The Tenth Commandment
"How is heaven attained?
The attainment of heaven is the freedom from cravings."
"What destroys craving?
Realization of one's true self."
Shankara (687-718)
Imagine you are alone in the world. Everyone else has disappeared and all the possessions of others have been left behind for you. You could go into any building and possess any object. You could claim ownership of any building or vehicle or piece of land. How long would the novelty of possession last? What good would an abundance of things do you in the absence of people? What would you value? How long would you be happy?Now imagine you are surrounded by people, but you have absolutely nothing. Perhaps you are in a refugee camp with thousands of others and there is no food and no shelter. Maybe the sun beats down on you all day and the nights are cold. Your possessions are gone, but you have relationships. You are surrounded by family. A child sleeps in your arms. Now what do you value?
Imagine you live a life where you have enough to eat, you have clothing that protects your body from the cold, you have adequate shelter from the weather, and there are people in this life who could use some love. What more do you need?
Envy is desire for or attachment to something that is not yours. It is a form of craving. It is a thought-- a delusion actually, that what we have is inadequate, but that something someone else has will bring us happiness. How happy can an envious person ever be? If we aren't happy with what we have now, can we ever be happy? Envy prohibits satisfaction.
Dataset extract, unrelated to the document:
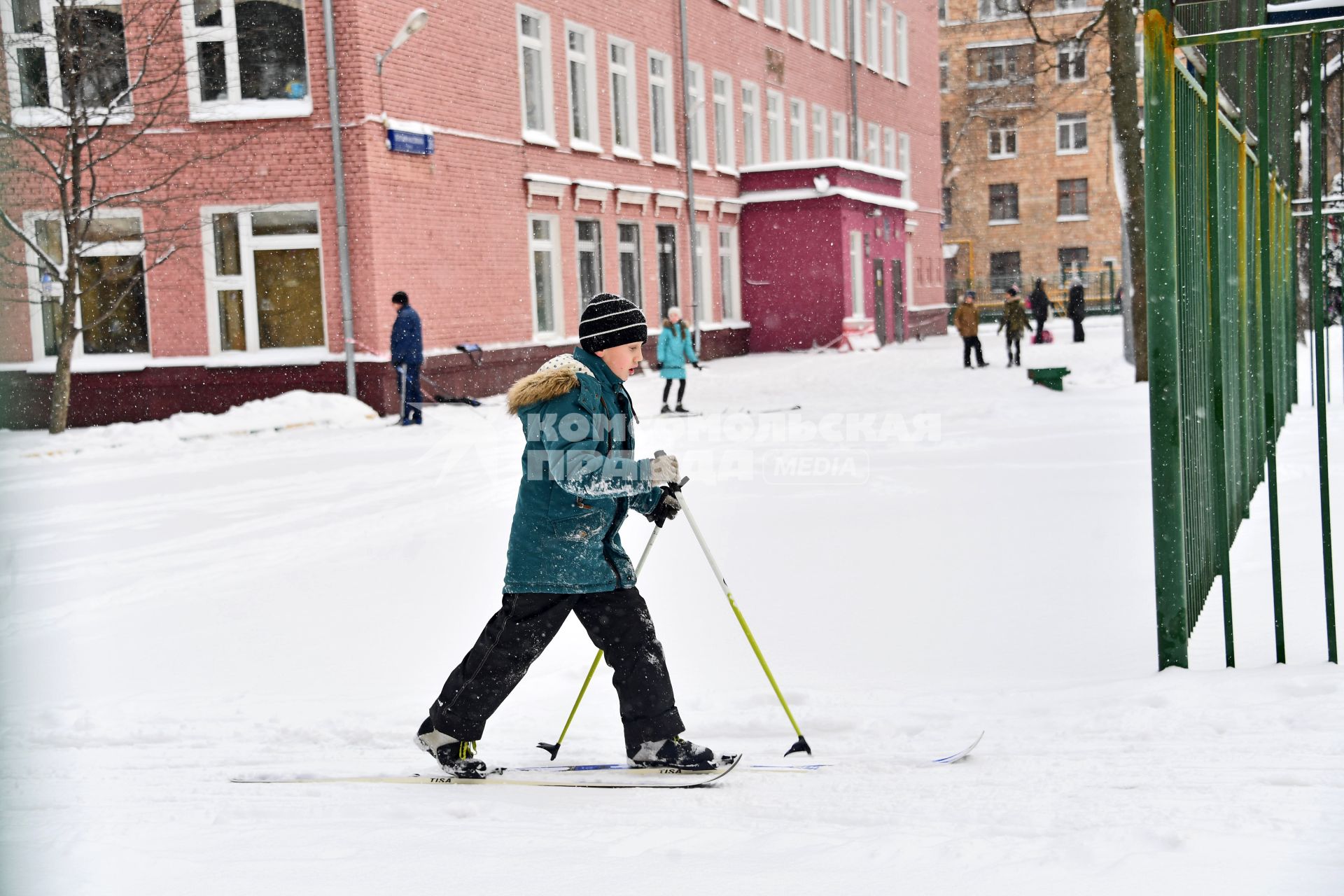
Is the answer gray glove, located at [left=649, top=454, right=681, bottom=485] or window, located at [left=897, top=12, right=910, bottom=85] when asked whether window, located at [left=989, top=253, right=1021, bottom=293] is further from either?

It creates an emotional force field around a person that prevents satisfaction from occurring.
Envy is a signal that we have not yet learned to appreciate the sufficiency of our life. It tells us, and those who observe us, that we are entangled in a condition of lack. It tells the world that we have not fully accepted ourselves as ourselves. It signals that we are cut off, separated from the oneness of creation. We never experience envy when we understand that we are part of the whole and all that is is part of us.
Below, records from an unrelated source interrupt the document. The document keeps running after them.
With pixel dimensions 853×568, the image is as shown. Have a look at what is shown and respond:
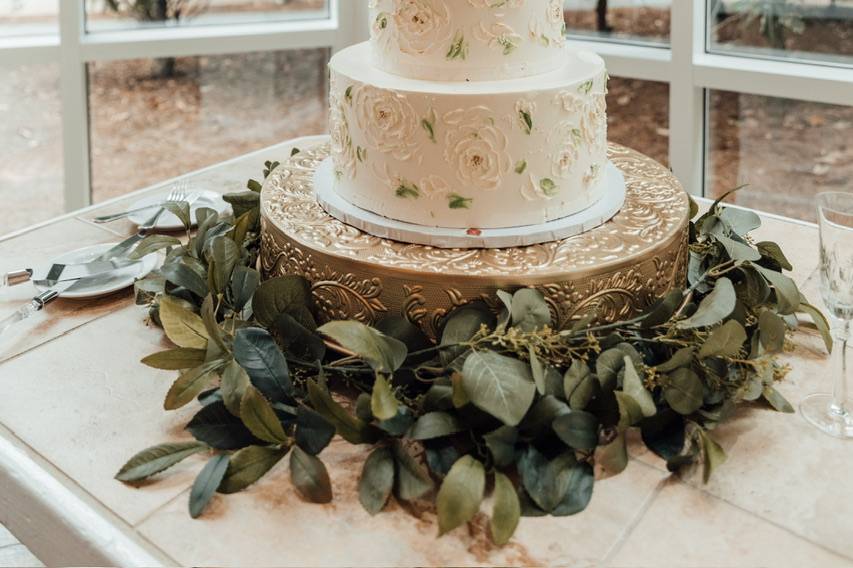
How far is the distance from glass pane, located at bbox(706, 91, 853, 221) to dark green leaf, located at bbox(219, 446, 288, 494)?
183cm

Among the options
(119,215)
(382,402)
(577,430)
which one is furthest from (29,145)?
(577,430)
As the 8th century Hindu mystic Shankara said, realization of one's true self destroys craving. When we meditate upon the nature of the self we come to understand that an independent self is an illusion. When in meditation our frame of reference expands out beyond the horizon we realize that there is no independent self. We are all in this together, each a part of the whole. What is mine is yours. What is yours is mine. We have no reason to be attached to desires for more. We have no sense of not having enough.
A good description of a basic meditation to practice each day is A Sitting Meditation found in Buddha's Little Instruction Book by Jack Kornfield.